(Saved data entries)
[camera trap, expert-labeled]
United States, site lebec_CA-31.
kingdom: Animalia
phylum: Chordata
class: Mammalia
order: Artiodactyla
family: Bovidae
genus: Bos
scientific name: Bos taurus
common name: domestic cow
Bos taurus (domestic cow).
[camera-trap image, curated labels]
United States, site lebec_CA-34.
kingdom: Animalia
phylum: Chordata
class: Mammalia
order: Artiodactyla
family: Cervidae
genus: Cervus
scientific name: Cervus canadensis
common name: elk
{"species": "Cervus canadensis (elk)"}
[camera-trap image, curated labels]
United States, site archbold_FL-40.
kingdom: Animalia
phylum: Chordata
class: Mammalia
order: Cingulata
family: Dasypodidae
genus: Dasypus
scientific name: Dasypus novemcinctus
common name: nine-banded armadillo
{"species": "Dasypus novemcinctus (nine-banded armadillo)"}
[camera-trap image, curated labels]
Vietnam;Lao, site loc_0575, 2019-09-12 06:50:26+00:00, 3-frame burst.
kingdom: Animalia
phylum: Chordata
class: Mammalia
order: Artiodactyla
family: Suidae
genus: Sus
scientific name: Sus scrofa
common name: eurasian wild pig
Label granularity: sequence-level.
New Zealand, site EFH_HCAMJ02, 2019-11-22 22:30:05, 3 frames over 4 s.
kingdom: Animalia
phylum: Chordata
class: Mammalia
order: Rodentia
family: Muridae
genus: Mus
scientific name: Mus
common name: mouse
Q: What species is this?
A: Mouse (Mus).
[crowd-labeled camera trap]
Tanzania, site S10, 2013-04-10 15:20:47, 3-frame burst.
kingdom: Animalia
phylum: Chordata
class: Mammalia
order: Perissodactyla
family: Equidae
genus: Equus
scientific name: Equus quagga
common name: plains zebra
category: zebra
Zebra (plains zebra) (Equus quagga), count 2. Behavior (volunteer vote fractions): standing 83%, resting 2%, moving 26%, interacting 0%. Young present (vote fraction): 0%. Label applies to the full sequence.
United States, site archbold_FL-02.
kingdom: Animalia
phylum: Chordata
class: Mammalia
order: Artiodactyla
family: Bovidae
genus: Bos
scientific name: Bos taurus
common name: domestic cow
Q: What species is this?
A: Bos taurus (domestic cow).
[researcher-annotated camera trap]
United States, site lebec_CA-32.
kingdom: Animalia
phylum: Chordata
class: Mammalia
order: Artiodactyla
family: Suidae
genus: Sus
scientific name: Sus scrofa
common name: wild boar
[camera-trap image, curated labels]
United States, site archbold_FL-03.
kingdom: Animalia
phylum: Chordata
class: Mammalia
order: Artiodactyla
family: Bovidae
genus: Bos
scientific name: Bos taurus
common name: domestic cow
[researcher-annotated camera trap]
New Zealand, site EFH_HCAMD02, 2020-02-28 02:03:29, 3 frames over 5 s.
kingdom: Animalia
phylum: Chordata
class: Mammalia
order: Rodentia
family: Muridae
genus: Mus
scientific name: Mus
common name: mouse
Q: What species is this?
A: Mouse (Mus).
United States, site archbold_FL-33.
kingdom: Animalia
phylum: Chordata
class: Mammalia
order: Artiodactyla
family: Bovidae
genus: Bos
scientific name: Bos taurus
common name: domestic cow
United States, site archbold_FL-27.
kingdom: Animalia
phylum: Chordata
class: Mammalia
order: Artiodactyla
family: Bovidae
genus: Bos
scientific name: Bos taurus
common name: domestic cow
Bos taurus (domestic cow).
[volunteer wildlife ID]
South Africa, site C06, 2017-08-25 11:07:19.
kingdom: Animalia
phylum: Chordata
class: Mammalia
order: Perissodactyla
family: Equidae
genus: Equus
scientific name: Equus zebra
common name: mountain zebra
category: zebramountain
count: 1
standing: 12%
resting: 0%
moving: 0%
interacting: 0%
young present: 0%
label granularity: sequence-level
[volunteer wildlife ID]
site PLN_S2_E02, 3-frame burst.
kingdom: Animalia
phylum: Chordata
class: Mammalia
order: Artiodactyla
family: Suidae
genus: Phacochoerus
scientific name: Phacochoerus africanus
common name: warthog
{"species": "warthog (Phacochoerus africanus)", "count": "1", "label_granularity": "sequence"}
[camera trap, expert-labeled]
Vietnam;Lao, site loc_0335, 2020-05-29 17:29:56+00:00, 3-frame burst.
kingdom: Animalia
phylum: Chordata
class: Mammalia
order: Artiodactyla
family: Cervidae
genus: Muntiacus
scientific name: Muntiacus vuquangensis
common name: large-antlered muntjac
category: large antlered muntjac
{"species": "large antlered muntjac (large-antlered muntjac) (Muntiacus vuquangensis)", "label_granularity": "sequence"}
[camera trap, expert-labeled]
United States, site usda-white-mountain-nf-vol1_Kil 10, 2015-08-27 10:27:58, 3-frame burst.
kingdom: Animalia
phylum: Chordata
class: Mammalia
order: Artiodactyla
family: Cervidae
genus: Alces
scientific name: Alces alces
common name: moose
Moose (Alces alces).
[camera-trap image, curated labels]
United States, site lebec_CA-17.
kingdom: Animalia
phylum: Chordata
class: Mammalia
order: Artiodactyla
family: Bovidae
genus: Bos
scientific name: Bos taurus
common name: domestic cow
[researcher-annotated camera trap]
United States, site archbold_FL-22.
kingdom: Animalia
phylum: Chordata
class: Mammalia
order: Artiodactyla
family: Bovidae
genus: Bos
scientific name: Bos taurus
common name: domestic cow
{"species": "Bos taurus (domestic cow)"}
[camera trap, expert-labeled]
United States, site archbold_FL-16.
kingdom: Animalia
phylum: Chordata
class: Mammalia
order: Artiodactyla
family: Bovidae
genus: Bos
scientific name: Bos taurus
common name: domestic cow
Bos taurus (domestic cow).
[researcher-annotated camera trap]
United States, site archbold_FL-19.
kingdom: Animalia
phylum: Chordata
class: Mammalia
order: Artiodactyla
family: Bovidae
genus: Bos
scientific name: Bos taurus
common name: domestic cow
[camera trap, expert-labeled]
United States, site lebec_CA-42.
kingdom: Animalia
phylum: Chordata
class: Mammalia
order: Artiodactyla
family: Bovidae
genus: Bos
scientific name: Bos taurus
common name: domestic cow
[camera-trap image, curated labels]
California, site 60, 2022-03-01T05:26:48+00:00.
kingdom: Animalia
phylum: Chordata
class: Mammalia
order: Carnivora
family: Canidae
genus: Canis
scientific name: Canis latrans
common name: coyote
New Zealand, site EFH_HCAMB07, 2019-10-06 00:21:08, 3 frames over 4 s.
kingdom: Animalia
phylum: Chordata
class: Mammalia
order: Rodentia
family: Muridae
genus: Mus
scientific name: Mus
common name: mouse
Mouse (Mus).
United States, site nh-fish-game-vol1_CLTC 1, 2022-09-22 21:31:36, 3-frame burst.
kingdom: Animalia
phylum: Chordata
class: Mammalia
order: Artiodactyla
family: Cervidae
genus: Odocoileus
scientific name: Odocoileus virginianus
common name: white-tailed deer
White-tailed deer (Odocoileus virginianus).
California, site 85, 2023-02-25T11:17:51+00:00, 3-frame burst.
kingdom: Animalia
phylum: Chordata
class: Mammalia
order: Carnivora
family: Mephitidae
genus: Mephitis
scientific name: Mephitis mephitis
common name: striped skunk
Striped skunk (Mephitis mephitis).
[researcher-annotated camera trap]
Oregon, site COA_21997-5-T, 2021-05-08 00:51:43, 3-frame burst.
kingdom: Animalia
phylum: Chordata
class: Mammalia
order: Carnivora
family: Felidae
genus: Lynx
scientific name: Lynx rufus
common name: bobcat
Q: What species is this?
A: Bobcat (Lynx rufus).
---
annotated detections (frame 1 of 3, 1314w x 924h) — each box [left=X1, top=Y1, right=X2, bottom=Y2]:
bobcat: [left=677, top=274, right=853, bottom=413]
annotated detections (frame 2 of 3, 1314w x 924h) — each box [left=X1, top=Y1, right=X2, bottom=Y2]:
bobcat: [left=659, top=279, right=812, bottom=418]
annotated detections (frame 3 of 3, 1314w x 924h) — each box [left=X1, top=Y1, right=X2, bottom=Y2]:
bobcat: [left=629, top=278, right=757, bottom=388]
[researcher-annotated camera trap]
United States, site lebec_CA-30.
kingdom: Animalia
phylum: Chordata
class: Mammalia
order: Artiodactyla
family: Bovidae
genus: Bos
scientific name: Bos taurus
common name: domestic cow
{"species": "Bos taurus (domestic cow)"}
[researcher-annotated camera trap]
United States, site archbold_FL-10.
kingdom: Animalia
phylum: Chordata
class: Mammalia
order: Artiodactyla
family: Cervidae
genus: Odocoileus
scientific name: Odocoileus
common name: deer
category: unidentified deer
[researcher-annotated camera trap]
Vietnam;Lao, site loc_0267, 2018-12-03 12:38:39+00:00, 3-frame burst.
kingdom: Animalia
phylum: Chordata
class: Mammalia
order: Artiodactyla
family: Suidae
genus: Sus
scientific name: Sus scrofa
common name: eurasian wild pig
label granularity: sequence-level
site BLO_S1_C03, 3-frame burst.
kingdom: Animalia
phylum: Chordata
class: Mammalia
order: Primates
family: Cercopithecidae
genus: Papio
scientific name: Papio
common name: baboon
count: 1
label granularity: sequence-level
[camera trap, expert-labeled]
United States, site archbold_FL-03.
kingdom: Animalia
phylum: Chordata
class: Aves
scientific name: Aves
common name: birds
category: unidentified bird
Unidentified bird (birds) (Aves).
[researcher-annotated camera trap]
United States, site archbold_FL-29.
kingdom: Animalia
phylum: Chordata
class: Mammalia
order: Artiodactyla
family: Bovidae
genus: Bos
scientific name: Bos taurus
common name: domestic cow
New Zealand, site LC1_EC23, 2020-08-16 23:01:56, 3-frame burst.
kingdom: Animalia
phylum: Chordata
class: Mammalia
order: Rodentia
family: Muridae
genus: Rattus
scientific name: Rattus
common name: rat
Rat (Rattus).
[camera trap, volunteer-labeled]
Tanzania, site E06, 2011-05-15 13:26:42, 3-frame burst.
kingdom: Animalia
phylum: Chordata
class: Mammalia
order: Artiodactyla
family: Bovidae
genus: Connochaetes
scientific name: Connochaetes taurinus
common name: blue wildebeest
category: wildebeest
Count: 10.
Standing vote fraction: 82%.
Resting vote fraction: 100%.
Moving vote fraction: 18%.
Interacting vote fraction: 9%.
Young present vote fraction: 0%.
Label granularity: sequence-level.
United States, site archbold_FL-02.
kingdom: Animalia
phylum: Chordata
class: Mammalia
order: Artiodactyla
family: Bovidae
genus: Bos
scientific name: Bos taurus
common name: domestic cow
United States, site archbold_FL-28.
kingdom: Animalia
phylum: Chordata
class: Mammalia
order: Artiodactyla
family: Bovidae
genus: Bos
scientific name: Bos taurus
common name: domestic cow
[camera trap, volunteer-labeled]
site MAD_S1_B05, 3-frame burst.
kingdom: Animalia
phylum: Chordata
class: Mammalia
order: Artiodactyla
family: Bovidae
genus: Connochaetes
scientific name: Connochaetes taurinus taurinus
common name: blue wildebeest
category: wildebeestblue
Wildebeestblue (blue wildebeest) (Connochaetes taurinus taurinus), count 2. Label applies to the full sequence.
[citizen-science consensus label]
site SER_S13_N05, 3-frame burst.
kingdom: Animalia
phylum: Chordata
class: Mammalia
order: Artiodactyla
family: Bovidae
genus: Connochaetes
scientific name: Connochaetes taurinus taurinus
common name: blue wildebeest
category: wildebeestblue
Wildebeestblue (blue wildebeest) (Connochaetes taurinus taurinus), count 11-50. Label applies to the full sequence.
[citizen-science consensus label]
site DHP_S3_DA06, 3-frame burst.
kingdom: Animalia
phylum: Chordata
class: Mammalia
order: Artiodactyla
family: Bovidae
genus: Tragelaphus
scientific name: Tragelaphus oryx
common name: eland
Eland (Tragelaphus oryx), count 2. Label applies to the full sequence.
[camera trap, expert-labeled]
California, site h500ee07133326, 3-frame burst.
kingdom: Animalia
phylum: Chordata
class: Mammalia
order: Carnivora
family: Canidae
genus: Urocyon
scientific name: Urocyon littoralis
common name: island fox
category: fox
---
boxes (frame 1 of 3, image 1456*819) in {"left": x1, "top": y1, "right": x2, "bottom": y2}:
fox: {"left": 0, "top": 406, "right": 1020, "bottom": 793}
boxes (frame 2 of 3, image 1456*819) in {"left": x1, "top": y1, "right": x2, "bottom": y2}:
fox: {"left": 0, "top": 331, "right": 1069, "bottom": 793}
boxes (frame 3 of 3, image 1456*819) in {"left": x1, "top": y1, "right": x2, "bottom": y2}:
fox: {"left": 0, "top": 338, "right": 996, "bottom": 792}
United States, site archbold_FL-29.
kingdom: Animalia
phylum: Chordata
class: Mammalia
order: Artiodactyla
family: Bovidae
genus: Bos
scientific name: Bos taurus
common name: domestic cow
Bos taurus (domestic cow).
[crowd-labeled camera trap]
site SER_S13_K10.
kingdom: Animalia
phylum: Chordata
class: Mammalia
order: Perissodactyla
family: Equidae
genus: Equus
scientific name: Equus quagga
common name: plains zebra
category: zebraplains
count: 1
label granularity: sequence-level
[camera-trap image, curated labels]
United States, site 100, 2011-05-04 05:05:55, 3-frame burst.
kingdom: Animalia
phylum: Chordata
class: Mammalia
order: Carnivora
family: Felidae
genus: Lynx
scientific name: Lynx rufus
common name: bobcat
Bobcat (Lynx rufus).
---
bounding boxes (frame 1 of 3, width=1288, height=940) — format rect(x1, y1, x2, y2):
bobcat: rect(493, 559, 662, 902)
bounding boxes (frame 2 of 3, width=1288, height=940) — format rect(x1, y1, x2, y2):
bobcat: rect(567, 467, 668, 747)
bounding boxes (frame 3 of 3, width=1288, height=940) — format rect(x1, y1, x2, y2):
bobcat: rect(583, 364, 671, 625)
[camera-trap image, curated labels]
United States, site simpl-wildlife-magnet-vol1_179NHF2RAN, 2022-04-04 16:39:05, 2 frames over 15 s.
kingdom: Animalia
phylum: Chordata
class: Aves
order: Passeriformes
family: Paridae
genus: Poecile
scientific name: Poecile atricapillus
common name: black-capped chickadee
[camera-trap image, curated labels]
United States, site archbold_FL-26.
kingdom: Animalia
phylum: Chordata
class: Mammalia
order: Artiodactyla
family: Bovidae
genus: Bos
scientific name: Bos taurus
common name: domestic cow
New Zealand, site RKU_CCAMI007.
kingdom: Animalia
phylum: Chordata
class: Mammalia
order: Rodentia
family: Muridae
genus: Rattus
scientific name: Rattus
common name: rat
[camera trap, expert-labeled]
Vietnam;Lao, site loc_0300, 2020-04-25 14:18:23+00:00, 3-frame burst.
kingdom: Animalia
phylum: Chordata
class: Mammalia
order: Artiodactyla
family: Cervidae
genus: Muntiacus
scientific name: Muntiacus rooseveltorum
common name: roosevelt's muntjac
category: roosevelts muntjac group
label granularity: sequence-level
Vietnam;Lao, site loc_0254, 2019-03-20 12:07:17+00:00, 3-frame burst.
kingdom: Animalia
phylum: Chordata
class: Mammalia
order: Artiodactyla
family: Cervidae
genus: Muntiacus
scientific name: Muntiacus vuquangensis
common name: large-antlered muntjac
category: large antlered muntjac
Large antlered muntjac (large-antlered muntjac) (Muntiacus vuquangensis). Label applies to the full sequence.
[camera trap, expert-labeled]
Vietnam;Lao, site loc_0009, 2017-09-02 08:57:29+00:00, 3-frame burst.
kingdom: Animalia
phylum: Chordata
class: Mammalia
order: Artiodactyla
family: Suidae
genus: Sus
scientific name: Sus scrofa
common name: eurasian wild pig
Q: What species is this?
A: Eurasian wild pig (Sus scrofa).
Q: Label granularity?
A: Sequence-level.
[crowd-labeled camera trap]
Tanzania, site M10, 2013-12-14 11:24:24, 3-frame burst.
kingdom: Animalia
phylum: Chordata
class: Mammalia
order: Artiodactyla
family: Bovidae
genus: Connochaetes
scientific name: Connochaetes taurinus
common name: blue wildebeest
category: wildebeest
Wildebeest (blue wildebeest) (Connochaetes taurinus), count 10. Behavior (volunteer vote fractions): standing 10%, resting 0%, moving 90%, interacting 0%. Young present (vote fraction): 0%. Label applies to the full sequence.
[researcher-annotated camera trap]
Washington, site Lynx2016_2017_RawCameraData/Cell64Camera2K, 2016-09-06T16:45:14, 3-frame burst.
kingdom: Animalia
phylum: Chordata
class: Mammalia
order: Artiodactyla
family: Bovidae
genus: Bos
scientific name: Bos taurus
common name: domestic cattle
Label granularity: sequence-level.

WORK REQUIRED: A single number is the whole answer: report how many lines in the data above include the word "warthog".

OUTPUT OF THE EXERCISE: 2